Stated exercise> Swap "camera" for "lens" everywhere in the records below, and write the records out again with nothing else altered.

Available data>
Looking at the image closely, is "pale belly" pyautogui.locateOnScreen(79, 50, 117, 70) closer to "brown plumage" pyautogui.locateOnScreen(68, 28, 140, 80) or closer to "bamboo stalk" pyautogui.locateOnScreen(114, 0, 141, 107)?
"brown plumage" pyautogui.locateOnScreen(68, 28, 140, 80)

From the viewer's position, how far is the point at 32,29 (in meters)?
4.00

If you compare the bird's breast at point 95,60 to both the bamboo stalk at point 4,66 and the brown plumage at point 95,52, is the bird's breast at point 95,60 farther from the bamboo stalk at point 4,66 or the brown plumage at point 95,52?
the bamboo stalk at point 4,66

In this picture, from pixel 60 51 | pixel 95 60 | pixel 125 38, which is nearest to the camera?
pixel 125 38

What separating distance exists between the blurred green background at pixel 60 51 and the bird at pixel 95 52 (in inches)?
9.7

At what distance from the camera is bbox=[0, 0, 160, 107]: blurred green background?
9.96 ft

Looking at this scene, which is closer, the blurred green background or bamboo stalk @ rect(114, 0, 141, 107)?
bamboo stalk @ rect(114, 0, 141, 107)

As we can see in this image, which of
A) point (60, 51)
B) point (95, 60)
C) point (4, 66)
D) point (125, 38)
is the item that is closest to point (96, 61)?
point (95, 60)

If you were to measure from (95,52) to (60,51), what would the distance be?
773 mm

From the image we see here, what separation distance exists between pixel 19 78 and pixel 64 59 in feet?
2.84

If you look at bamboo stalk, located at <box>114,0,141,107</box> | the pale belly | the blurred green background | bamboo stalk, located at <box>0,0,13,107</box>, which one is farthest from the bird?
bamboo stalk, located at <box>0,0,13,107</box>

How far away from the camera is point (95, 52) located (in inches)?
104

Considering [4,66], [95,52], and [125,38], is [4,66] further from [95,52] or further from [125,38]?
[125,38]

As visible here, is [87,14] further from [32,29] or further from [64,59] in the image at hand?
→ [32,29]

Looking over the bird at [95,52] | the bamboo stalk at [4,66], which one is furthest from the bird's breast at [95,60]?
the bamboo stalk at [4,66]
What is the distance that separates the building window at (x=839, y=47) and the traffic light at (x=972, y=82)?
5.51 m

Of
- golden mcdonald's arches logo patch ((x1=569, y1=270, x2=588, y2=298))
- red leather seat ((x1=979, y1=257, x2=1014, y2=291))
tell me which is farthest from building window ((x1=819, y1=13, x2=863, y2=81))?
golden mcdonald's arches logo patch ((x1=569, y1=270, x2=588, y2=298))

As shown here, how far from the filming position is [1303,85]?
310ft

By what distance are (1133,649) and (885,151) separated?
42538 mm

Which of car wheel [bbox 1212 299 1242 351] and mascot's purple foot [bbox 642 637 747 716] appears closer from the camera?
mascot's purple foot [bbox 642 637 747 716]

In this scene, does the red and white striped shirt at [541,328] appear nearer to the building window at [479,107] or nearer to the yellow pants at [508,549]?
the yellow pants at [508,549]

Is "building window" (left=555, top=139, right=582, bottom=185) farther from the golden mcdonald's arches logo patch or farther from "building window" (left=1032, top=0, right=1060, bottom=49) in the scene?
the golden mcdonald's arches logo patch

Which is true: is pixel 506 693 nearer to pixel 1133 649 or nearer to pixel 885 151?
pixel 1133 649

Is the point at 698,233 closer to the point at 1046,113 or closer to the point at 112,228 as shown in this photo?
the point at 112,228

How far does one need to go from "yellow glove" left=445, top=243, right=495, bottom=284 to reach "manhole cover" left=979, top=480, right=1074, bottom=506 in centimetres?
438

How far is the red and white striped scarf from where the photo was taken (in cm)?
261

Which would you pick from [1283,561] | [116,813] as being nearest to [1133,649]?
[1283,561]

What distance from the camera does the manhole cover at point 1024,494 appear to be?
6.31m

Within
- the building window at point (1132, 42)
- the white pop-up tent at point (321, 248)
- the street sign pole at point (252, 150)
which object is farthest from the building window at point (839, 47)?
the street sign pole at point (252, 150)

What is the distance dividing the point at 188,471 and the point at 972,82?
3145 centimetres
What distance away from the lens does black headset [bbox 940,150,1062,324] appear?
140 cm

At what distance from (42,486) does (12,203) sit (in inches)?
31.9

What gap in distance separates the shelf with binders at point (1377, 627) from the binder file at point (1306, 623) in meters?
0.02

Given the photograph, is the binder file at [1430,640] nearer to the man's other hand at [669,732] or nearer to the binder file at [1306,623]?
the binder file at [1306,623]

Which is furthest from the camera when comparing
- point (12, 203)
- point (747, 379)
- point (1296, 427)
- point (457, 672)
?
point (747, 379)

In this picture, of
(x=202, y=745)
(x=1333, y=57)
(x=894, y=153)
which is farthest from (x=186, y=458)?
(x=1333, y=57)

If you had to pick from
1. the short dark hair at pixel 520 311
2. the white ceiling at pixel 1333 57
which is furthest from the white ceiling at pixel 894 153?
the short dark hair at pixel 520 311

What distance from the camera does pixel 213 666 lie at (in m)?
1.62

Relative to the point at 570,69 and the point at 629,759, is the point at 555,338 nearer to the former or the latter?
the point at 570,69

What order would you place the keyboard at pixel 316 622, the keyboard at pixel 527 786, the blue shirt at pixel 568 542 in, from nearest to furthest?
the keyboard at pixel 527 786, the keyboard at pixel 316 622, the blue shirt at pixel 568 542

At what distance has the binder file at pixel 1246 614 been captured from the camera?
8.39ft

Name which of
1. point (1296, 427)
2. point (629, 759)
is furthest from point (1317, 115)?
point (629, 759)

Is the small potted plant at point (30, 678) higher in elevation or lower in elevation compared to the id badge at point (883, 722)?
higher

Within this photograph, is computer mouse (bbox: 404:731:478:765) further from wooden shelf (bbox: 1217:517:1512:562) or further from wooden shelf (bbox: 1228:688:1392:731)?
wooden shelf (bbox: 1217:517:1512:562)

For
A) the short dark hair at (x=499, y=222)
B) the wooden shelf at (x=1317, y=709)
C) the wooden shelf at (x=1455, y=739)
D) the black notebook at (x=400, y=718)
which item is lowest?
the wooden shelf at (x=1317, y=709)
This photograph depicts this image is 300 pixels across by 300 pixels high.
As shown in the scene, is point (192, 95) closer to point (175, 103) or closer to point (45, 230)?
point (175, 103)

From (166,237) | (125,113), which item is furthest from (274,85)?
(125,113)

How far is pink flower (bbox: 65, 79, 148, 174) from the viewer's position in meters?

Exercise response>
Looking at the image closely, is "pale belly" pyautogui.locateOnScreen(79, 50, 117, 70) closer to "brown plumage" pyautogui.locateOnScreen(68, 28, 140, 80) or closer to "bamboo stalk" pyautogui.locateOnScreen(114, 0, 141, 107)?
"brown plumage" pyautogui.locateOnScreen(68, 28, 140, 80)

From the viewer's position, how far is the point at 32,29 (in meters)?
4.00

If you compare the bird's breast at point 95,60 to both the bamboo stalk at point 4,66 and the brown plumage at point 95,52, is the bird's breast at point 95,60 farther from the bamboo stalk at point 4,66 or the brown plumage at point 95,52?
the bamboo stalk at point 4,66

In this picture, from pixel 60 51 | pixel 95 60 | pixel 125 38, which is nearest to the lens?
pixel 125 38

What separating distance exists between the blurred green background at pixel 60 51 and the bird at pixel 95 52 (in inches)?
9.7

At what distance from the lens is bbox=[0, 0, 160, 107]: blurred green background?
9.96 ft

Looking at this scene, which is closer, the blurred green background or bamboo stalk @ rect(114, 0, 141, 107)?
bamboo stalk @ rect(114, 0, 141, 107)

As we can see in this image, which of
A) point (60, 51)
B) point (95, 60)
C) point (4, 66)
D) point (125, 38)
is the item that is closest to point (96, 61)?
point (95, 60)

If you were to measure from (95,52) to (60,51), what would the distance be?
773 mm

From the image we see here, what separation distance exists between pixel 19 78 and pixel 64 59 in feet?
2.84

If you look at bamboo stalk, located at <box>114,0,141,107</box> | the pale belly | the blurred green background | bamboo stalk, located at <box>0,0,13,107</box>, which one is farthest from the bird?
bamboo stalk, located at <box>0,0,13,107</box>

How far away from the lens is point (95, 52) located (in inches)?
104

Considering [4,66], [95,52], and [125,38], is [4,66] further from [95,52] or further from [125,38]?
[125,38]

As visible here, is [87,14] further from [32,29] or further from [64,59] in the image at hand?
→ [32,29]

Looking over the bird at [95,52] | the bamboo stalk at [4,66], which one is furthest from the bird's breast at [95,60]?
the bamboo stalk at [4,66]
What is the distance that separates the building window at (x=839, y=47) and the traffic light at (x=972, y=82)?
5.51 m

Of
- golden mcdonald's arches logo patch ((x1=569, y1=270, x2=588, y2=298))
- red leather seat ((x1=979, y1=257, x2=1014, y2=291))
tell me which is farthest from building window ((x1=819, y1=13, x2=863, y2=81))?
golden mcdonald's arches logo patch ((x1=569, y1=270, x2=588, y2=298))

As shown here, how far from the filming position is [1303,85]?
310ft

By what distance are (1133,649) and (885,151) separated?
42538 mm

Which of car wheel [bbox 1212 299 1242 351] and mascot's purple foot [bbox 642 637 747 716] appears closer from the lens?
mascot's purple foot [bbox 642 637 747 716]

In this scene, does the red and white striped shirt at [541,328] appear nearer to the building window at [479,107] or nearer to the yellow pants at [508,549]?
the yellow pants at [508,549]

Is "building window" (left=555, top=139, right=582, bottom=185) farther from the golden mcdonald's arches logo patch or farther from "building window" (left=1032, top=0, right=1060, bottom=49) in the scene?
the golden mcdonald's arches logo patch

Which is true: is pixel 506 693 nearer to pixel 1133 649 or nearer to pixel 885 151?
pixel 1133 649

Is the point at 698,233 closer to the point at 1046,113 or closer to the point at 112,228 as shown in this photo?
the point at 112,228

How far does one need to go from "yellow glove" left=445, top=243, right=495, bottom=284 to reach "manhole cover" left=979, top=480, right=1074, bottom=506 in centimetres?
438

How far is the red and white striped scarf from where the photo was taken (in cm)?
261

Which would you pick from [1283,561] | [116,813] as being nearest to [1133,649]?
[1283,561]

What distance from the lens does the manhole cover at point 1024,494 appear to be?
6.31m

Within
- the building window at point (1132, 42)
- the white pop-up tent at point (321, 248)
- the street sign pole at point (252, 150)
which object is farthest from the building window at point (839, 47)?
the street sign pole at point (252, 150)

What is the distance dividing the point at 188,471 and the point at 972,82?
3145 centimetres
What distance away from the lens does black headset [bbox 940,150,1062,324] appear?
140 cm

At what distance from (42,486) does (12,203) sit (in inches)?
31.9

What gap in distance separates the shelf with binders at point (1377, 627) from the binder file at point (1306, 623) in meters?
0.02

Given the photograph, is the binder file at [1430,640] nearer to the man's other hand at [669,732] or nearer to the binder file at [1306,623]?
the binder file at [1306,623]

Which is furthest from the lens when comparing
- point (12, 203)
- point (747, 379)
- point (1296, 427)
- point (457, 672)
?
point (747, 379)

In this picture, of
(x=202, y=745)
(x=1333, y=57)
(x=894, y=153)
which is farthest from (x=186, y=458)?
(x=1333, y=57)

If you had to pick from
1. the short dark hair at pixel 520 311
2. the white ceiling at pixel 1333 57
which is furthest from the white ceiling at pixel 894 153?
the short dark hair at pixel 520 311

What distance from the lens does pixel 213 666 lie at (in m)?
1.62

Relative to the point at 570,69 and the point at 629,759, is the point at 555,338 nearer to the former or the latter?
the point at 570,69

What order would you place the keyboard at pixel 316 622, the keyboard at pixel 527 786, the blue shirt at pixel 568 542 in, from nearest to furthest?
the keyboard at pixel 527 786, the keyboard at pixel 316 622, the blue shirt at pixel 568 542

At what distance has the binder file at pixel 1246 614 been captured from the lens?
8.39ft

Name which of
1. point (1296, 427)
2. point (629, 759)
is furthest from point (1317, 115)?
point (629, 759)

Is the small potted plant at point (30, 678) higher in elevation or lower in elevation compared to the id badge at point (883, 722)?
higher

Within this photograph, is computer mouse (bbox: 404:731:478:765) further from wooden shelf (bbox: 1217:517:1512:562) or further from wooden shelf (bbox: 1228:688:1392:731)?
wooden shelf (bbox: 1217:517:1512:562)

For
A) the short dark hair at (x=499, y=222)
B) the wooden shelf at (x=1317, y=709)
C) the wooden shelf at (x=1455, y=739)
D) the black notebook at (x=400, y=718)
which item is lowest?
the wooden shelf at (x=1317, y=709)
This photograph depicts this image is 300 pixels across by 300 pixels high.
As shown in the scene, is point (192, 95) closer to point (175, 103) or closer to point (45, 230)?
point (175, 103)

From (166,237) | (125,113), which item is furthest from (274,85)?
(125,113)

How far is pink flower (bbox: 65, 79, 148, 174) from the viewer's position in meters?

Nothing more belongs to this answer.